NFL players are at risk for repeated head injuries. The build-up of damage to the brain after repeated mild concussions is termed chronic traumatic encephalopathy and is associated with personality changes, memory disturbances and motor deficits.
Research reported in the Clinical Journal of Sports Medicine found a connection between psychological distress and concussive head injuries. In this study, depression, anxiety and suicidal ideation were related to scores on a test of cognitive function that is used to assess concussion recovery.
It is not clear that Junior Seau was suffering from depression or that any football-related injuries contributed to his suicide.
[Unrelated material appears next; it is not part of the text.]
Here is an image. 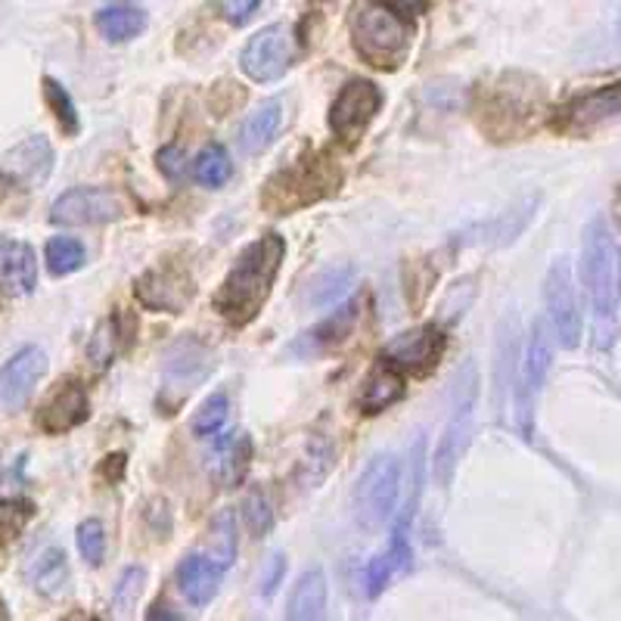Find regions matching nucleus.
Wrapping results in <instances>:
<instances>
[{"label": "nucleus", "mask_w": 621, "mask_h": 621, "mask_svg": "<svg viewBox=\"0 0 621 621\" xmlns=\"http://www.w3.org/2000/svg\"><path fill=\"white\" fill-rule=\"evenodd\" d=\"M53 159L56 155H53L51 140L32 134L0 159V177L13 187H22V190H37L51 177Z\"/></svg>", "instance_id": "16"}, {"label": "nucleus", "mask_w": 621, "mask_h": 621, "mask_svg": "<svg viewBox=\"0 0 621 621\" xmlns=\"http://www.w3.org/2000/svg\"><path fill=\"white\" fill-rule=\"evenodd\" d=\"M445 351V333L435 324L414 327L397 333L392 342L382 348V363L392 370H411V373H426L432 363H438Z\"/></svg>", "instance_id": "15"}, {"label": "nucleus", "mask_w": 621, "mask_h": 621, "mask_svg": "<svg viewBox=\"0 0 621 621\" xmlns=\"http://www.w3.org/2000/svg\"><path fill=\"white\" fill-rule=\"evenodd\" d=\"M355 51L377 69H397L414 44V25L392 3H358L351 13Z\"/></svg>", "instance_id": "4"}, {"label": "nucleus", "mask_w": 621, "mask_h": 621, "mask_svg": "<svg viewBox=\"0 0 621 621\" xmlns=\"http://www.w3.org/2000/svg\"><path fill=\"white\" fill-rule=\"evenodd\" d=\"M242 516H246V525L252 529V535H264L274 525L271 503H268V498H261V494H252L249 501L242 503Z\"/></svg>", "instance_id": "38"}, {"label": "nucleus", "mask_w": 621, "mask_h": 621, "mask_svg": "<svg viewBox=\"0 0 621 621\" xmlns=\"http://www.w3.org/2000/svg\"><path fill=\"white\" fill-rule=\"evenodd\" d=\"M218 10H221V17H225L227 22L242 25V22H249V19L259 13L261 3L259 0H225V3H218Z\"/></svg>", "instance_id": "39"}, {"label": "nucleus", "mask_w": 621, "mask_h": 621, "mask_svg": "<svg viewBox=\"0 0 621 621\" xmlns=\"http://www.w3.org/2000/svg\"><path fill=\"white\" fill-rule=\"evenodd\" d=\"M544 106V87L541 81L522 78V75H503L498 85L484 97L482 128L498 138L522 134Z\"/></svg>", "instance_id": "6"}, {"label": "nucleus", "mask_w": 621, "mask_h": 621, "mask_svg": "<svg viewBox=\"0 0 621 621\" xmlns=\"http://www.w3.org/2000/svg\"><path fill=\"white\" fill-rule=\"evenodd\" d=\"M206 559H211L221 569H227L237 559V516H233V510H221L208 522Z\"/></svg>", "instance_id": "30"}, {"label": "nucleus", "mask_w": 621, "mask_h": 621, "mask_svg": "<svg viewBox=\"0 0 621 621\" xmlns=\"http://www.w3.org/2000/svg\"><path fill=\"white\" fill-rule=\"evenodd\" d=\"M78 551L90 566H103L106 556V529L100 519H87L78 525Z\"/></svg>", "instance_id": "37"}, {"label": "nucleus", "mask_w": 621, "mask_h": 621, "mask_svg": "<svg viewBox=\"0 0 621 621\" xmlns=\"http://www.w3.org/2000/svg\"><path fill=\"white\" fill-rule=\"evenodd\" d=\"M87 416H90V401H87L85 385L78 380H66L53 389V395L37 411V426L47 435H59V432L81 426Z\"/></svg>", "instance_id": "19"}, {"label": "nucleus", "mask_w": 621, "mask_h": 621, "mask_svg": "<svg viewBox=\"0 0 621 621\" xmlns=\"http://www.w3.org/2000/svg\"><path fill=\"white\" fill-rule=\"evenodd\" d=\"M0 621H10V612H7V603H3V597H0Z\"/></svg>", "instance_id": "44"}, {"label": "nucleus", "mask_w": 621, "mask_h": 621, "mask_svg": "<svg viewBox=\"0 0 621 621\" xmlns=\"http://www.w3.org/2000/svg\"><path fill=\"white\" fill-rule=\"evenodd\" d=\"M211 370H215V355L199 339H193V336L177 339L165 351V361H162L165 382L174 385L177 392H190L193 385H199Z\"/></svg>", "instance_id": "18"}, {"label": "nucleus", "mask_w": 621, "mask_h": 621, "mask_svg": "<svg viewBox=\"0 0 621 621\" xmlns=\"http://www.w3.org/2000/svg\"><path fill=\"white\" fill-rule=\"evenodd\" d=\"M44 100H47V106H51L56 124L63 128V134L75 138V134H78V128H81V121H78V109H75V103H72L69 90L59 85V81H53V78H44Z\"/></svg>", "instance_id": "35"}, {"label": "nucleus", "mask_w": 621, "mask_h": 621, "mask_svg": "<svg viewBox=\"0 0 621 621\" xmlns=\"http://www.w3.org/2000/svg\"><path fill=\"white\" fill-rule=\"evenodd\" d=\"M159 168H162V174H165V177L177 181L181 174L187 172V155H184V150H181V146H165V150L159 153Z\"/></svg>", "instance_id": "40"}, {"label": "nucleus", "mask_w": 621, "mask_h": 621, "mask_svg": "<svg viewBox=\"0 0 621 621\" xmlns=\"http://www.w3.org/2000/svg\"><path fill=\"white\" fill-rule=\"evenodd\" d=\"M97 32L112 41V44H124L131 37H138L146 29V10L134 7V3H106L97 10Z\"/></svg>", "instance_id": "27"}, {"label": "nucleus", "mask_w": 621, "mask_h": 621, "mask_svg": "<svg viewBox=\"0 0 621 621\" xmlns=\"http://www.w3.org/2000/svg\"><path fill=\"white\" fill-rule=\"evenodd\" d=\"M134 295H138L143 308L181 314L193 302L196 283H193V276L184 268H177V264L168 261V264L143 271L138 276V283H134Z\"/></svg>", "instance_id": "13"}, {"label": "nucleus", "mask_w": 621, "mask_h": 621, "mask_svg": "<svg viewBox=\"0 0 621 621\" xmlns=\"http://www.w3.org/2000/svg\"><path fill=\"white\" fill-rule=\"evenodd\" d=\"M286 621H327V575L320 569H308L298 575L290 603Z\"/></svg>", "instance_id": "24"}, {"label": "nucleus", "mask_w": 621, "mask_h": 621, "mask_svg": "<svg viewBox=\"0 0 621 621\" xmlns=\"http://www.w3.org/2000/svg\"><path fill=\"white\" fill-rule=\"evenodd\" d=\"M581 271L585 286L593 308V342L597 348H612L619 336V310H615V268H612V240L600 218L585 227V246H581Z\"/></svg>", "instance_id": "2"}, {"label": "nucleus", "mask_w": 621, "mask_h": 621, "mask_svg": "<svg viewBox=\"0 0 621 621\" xmlns=\"http://www.w3.org/2000/svg\"><path fill=\"white\" fill-rule=\"evenodd\" d=\"M25 581L41 590L44 597H59L69 590V559L59 547L37 551L25 566Z\"/></svg>", "instance_id": "26"}, {"label": "nucleus", "mask_w": 621, "mask_h": 621, "mask_svg": "<svg viewBox=\"0 0 621 621\" xmlns=\"http://www.w3.org/2000/svg\"><path fill=\"white\" fill-rule=\"evenodd\" d=\"M342 184V172L339 165L324 153L302 155L290 168L280 172L264 184L261 190V206L271 215H290L295 208H305L310 203H320Z\"/></svg>", "instance_id": "3"}, {"label": "nucleus", "mask_w": 621, "mask_h": 621, "mask_svg": "<svg viewBox=\"0 0 621 621\" xmlns=\"http://www.w3.org/2000/svg\"><path fill=\"white\" fill-rule=\"evenodd\" d=\"M283 259H286V240L280 233H264L261 240L242 249L211 302L227 324L246 327L249 320H255V314L264 308L271 295Z\"/></svg>", "instance_id": "1"}, {"label": "nucleus", "mask_w": 621, "mask_h": 621, "mask_svg": "<svg viewBox=\"0 0 621 621\" xmlns=\"http://www.w3.org/2000/svg\"><path fill=\"white\" fill-rule=\"evenodd\" d=\"M134 336H138V320H134V314H128V310H116L109 320H103L97 333L90 336V342H87V355H90V361L97 363V367H106V363H112V358L119 355V351H128L131 342H134Z\"/></svg>", "instance_id": "23"}, {"label": "nucleus", "mask_w": 621, "mask_h": 621, "mask_svg": "<svg viewBox=\"0 0 621 621\" xmlns=\"http://www.w3.org/2000/svg\"><path fill=\"white\" fill-rule=\"evenodd\" d=\"M544 308H547V327H551L556 346H578L581 342V310H578L571 261L566 255L553 259L551 271L544 276Z\"/></svg>", "instance_id": "8"}, {"label": "nucleus", "mask_w": 621, "mask_h": 621, "mask_svg": "<svg viewBox=\"0 0 621 621\" xmlns=\"http://www.w3.org/2000/svg\"><path fill=\"white\" fill-rule=\"evenodd\" d=\"M128 211L124 199L116 190L106 187H75L63 193L51 206V221L56 227H90L119 221Z\"/></svg>", "instance_id": "12"}, {"label": "nucleus", "mask_w": 621, "mask_h": 621, "mask_svg": "<svg viewBox=\"0 0 621 621\" xmlns=\"http://www.w3.org/2000/svg\"><path fill=\"white\" fill-rule=\"evenodd\" d=\"M619 290H621V259H619Z\"/></svg>", "instance_id": "45"}, {"label": "nucleus", "mask_w": 621, "mask_h": 621, "mask_svg": "<svg viewBox=\"0 0 621 621\" xmlns=\"http://www.w3.org/2000/svg\"><path fill=\"white\" fill-rule=\"evenodd\" d=\"M476 397H479V380H476V367L466 363L464 377H457L454 389V407H450L448 426L438 438V448L432 457V476L442 488H448L454 479V469L464 457L469 435H472V420H476Z\"/></svg>", "instance_id": "7"}, {"label": "nucleus", "mask_w": 621, "mask_h": 621, "mask_svg": "<svg viewBox=\"0 0 621 621\" xmlns=\"http://www.w3.org/2000/svg\"><path fill=\"white\" fill-rule=\"evenodd\" d=\"M47 373V355L41 348L29 346L17 351L10 361L0 367V404L19 411L35 395L37 382Z\"/></svg>", "instance_id": "17"}, {"label": "nucleus", "mask_w": 621, "mask_h": 621, "mask_svg": "<svg viewBox=\"0 0 621 621\" xmlns=\"http://www.w3.org/2000/svg\"><path fill=\"white\" fill-rule=\"evenodd\" d=\"M37 286V259L29 242L0 237V290L7 295H29Z\"/></svg>", "instance_id": "21"}, {"label": "nucleus", "mask_w": 621, "mask_h": 621, "mask_svg": "<svg viewBox=\"0 0 621 621\" xmlns=\"http://www.w3.org/2000/svg\"><path fill=\"white\" fill-rule=\"evenodd\" d=\"M146 621H181V615L174 612L172 606L168 603H153V609H150V615H146Z\"/></svg>", "instance_id": "42"}, {"label": "nucleus", "mask_w": 621, "mask_h": 621, "mask_svg": "<svg viewBox=\"0 0 621 621\" xmlns=\"http://www.w3.org/2000/svg\"><path fill=\"white\" fill-rule=\"evenodd\" d=\"M221 578H225V569L215 566L203 553H193V556H187V559L177 566L181 593H184L193 606L211 603V600L218 597V590H221Z\"/></svg>", "instance_id": "22"}, {"label": "nucleus", "mask_w": 621, "mask_h": 621, "mask_svg": "<svg viewBox=\"0 0 621 621\" xmlns=\"http://www.w3.org/2000/svg\"><path fill=\"white\" fill-rule=\"evenodd\" d=\"M553 333L544 320L532 324L529 348H525V361H522V380H519V426L529 435L532 432V414H535V397L544 385V377L551 370L553 361Z\"/></svg>", "instance_id": "14"}, {"label": "nucleus", "mask_w": 621, "mask_h": 621, "mask_svg": "<svg viewBox=\"0 0 621 621\" xmlns=\"http://www.w3.org/2000/svg\"><path fill=\"white\" fill-rule=\"evenodd\" d=\"M293 25L274 22V25L261 29L259 35L249 37V44L242 47V72L252 81H261V85L280 81L290 72V66H293Z\"/></svg>", "instance_id": "10"}, {"label": "nucleus", "mask_w": 621, "mask_h": 621, "mask_svg": "<svg viewBox=\"0 0 621 621\" xmlns=\"http://www.w3.org/2000/svg\"><path fill=\"white\" fill-rule=\"evenodd\" d=\"M246 460H249V442H246V435H240V432L215 435V469L225 476L227 482L240 479Z\"/></svg>", "instance_id": "31"}, {"label": "nucleus", "mask_w": 621, "mask_h": 621, "mask_svg": "<svg viewBox=\"0 0 621 621\" xmlns=\"http://www.w3.org/2000/svg\"><path fill=\"white\" fill-rule=\"evenodd\" d=\"M401 395H404V380H401V373L382 363L377 370H370L367 380L361 382L358 407H361L363 414H382V411L392 407Z\"/></svg>", "instance_id": "28"}, {"label": "nucleus", "mask_w": 621, "mask_h": 621, "mask_svg": "<svg viewBox=\"0 0 621 621\" xmlns=\"http://www.w3.org/2000/svg\"><path fill=\"white\" fill-rule=\"evenodd\" d=\"M358 317H361V298H355V302H348L339 310H333L324 324H317L308 333H302L293 346H290V351L302 355V358H314V355H324L329 348L342 346L348 336H351V329L358 327Z\"/></svg>", "instance_id": "20"}, {"label": "nucleus", "mask_w": 621, "mask_h": 621, "mask_svg": "<svg viewBox=\"0 0 621 621\" xmlns=\"http://www.w3.org/2000/svg\"><path fill=\"white\" fill-rule=\"evenodd\" d=\"M355 286V271L351 268H329L310 276L305 293H302V305L305 308H329L336 305V298H342Z\"/></svg>", "instance_id": "29"}, {"label": "nucleus", "mask_w": 621, "mask_h": 621, "mask_svg": "<svg viewBox=\"0 0 621 621\" xmlns=\"http://www.w3.org/2000/svg\"><path fill=\"white\" fill-rule=\"evenodd\" d=\"M283 566H286V563H283V556H280V553H274V556L268 559V571H264V578H261V585H264V593H268V597H271V593L276 590V585H280V578H283Z\"/></svg>", "instance_id": "41"}, {"label": "nucleus", "mask_w": 621, "mask_h": 621, "mask_svg": "<svg viewBox=\"0 0 621 621\" xmlns=\"http://www.w3.org/2000/svg\"><path fill=\"white\" fill-rule=\"evenodd\" d=\"M283 128V100H268L252 109L240 128V150L246 155H261Z\"/></svg>", "instance_id": "25"}, {"label": "nucleus", "mask_w": 621, "mask_h": 621, "mask_svg": "<svg viewBox=\"0 0 621 621\" xmlns=\"http://www.w3.org/2000/svg\"><path fill=\"white\" fill-rule=\"evenodd\" d=\"M397 498H401V460L395 454H377L355 482L351 516L363 532L377 535L395 516Z\"/></svg>", "instance_id": "5"}, {"label": "nucleus", "mask_w": 621, "mask_h": 621, "mask_svg": "<svg viewBox=\"0 0 621 621\" xmlns=\"http://www.w3.org/2000/svg\"><path fill=\"white\" fill-rule=\"evenodd\" d=\"M230 174H233V162H230L225 146H218V143L206 146L203 153L196 155V162H193V177L203 187H225L227 181H230Z\"/></svg>", "instance_id": "33"}, {"label": "nucleus", "mask_w": 621, "mask_h": 621, "mask_svg": "<svg viewBox=\"0 0 621 621\" xmlns=\"http://www.w3.org/2000/svg\"><path fill=\"white\" fill-rule=\"evenodd\" d=\"M10 516H13V506H0V541L10 535Z\"/></svg>", "instance_id": "43"}, {"label": "nucleus", "mask_w": 621, "mask_h": 621, "mask_svg": "<svg viewBox=\"0 0 621 621\" xmlns=\"http://www.w3.org/2000/svg\"><path fill=\"white\" fill-rule=\"evenodd\" d=\"M143 585H146V569L143 566H131L119 578V585L112 590V609L121 621L131 619V612L138 609L140 593H143Z\"/></svg>", "instance_id": "36"}, {"label": "nucleus", "mask_w": 621, "mask_h": 621, "mask_svg": "<svg viewBox=\"0 0 621 621\" xmlns=\"http://www.w3.org/2000/svg\"><path fill=\"white\" fill-rule=\"evenodd\" d=\"M380 109V87L373 85V81H367V78H355V81H348L339 90L336 103L329 109V128H333V134L342 140V143L355 146L363 138V131L370 128V121L377 119Z\"/></svg>", "instance_id": "11"}, {"label": "nucleus", "mask_w": 621, "mask_h": 621, "mask_svg": "<svg viewBox=\"0 0 621 621\" xmlns=\"http://www.w3.org/2000/svg\"><path fill=\"white\" fill-rule=\"evenodd\" d=\"M85 246L75 240V237H53L44 246V261H47V271L53 276H69L78 268H85Z\"/></svg>", "instance_id": "32"}, {"label": "nucleus", "mask_w": 621, "mask_h": 621, "mask_svg": "<svg viewBox=\"0 0 621 621\" xmlns=\"http://www.w3.org/2000/svg\"><path fill=\"white\" fill-rule=\"evenodd\" d=\"M227 414H230V401H227L225 392H215V395L206 397V401L199 404V411L193 414V435H199V438H215V435H221Z\"/></svg>", "instance_id": "34"}, {"label": "nucleus", "mask_w": 621, "mask_h": 621, "mask_svg": "<svg viewBox=\"0 0 621 621\" xmlns=\"http://www.w3.org/2000/svg\"><path fill=\"white\" fill-rule=\"evenodd\" d=\"M621 116V78L612 85L593 87L585 94H575L559 109H553L551 124L553 131L566 134V138H587L590 131H597L606 121Z\"/></svg>", "instance_id": "9"}]
</instances>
However, the long-term effects of repeated concussions on the mental health of football players is a topic of investigation.
dailyRx spoke with Daniel Clearfield, DO, a sports medicine physician, about the possibility that Seau’s suicide could be linked to brain injuries that he may have experienced in his 20-year career.
“Whether we can attribute this to chronic traumatic encephalopathy (CTE), secondary to multiple mild traumatic brain injuries (MTBIs, or concussions) is to be determined," Dr. Clearfield said. "I would really not be surprised to find on autopsy that he has evidence of CTE."
"Seau is part of the group of football players who came up that were bigger, faster, and hit harder. I am sure he was taught to "tough it out" or "shake it off" with a concussion just as I and several athletes of this generation were instructed," Dr. Clearfield said.
"A very sad story and very much likely will not be the last one of these cases we hear about,“ he added.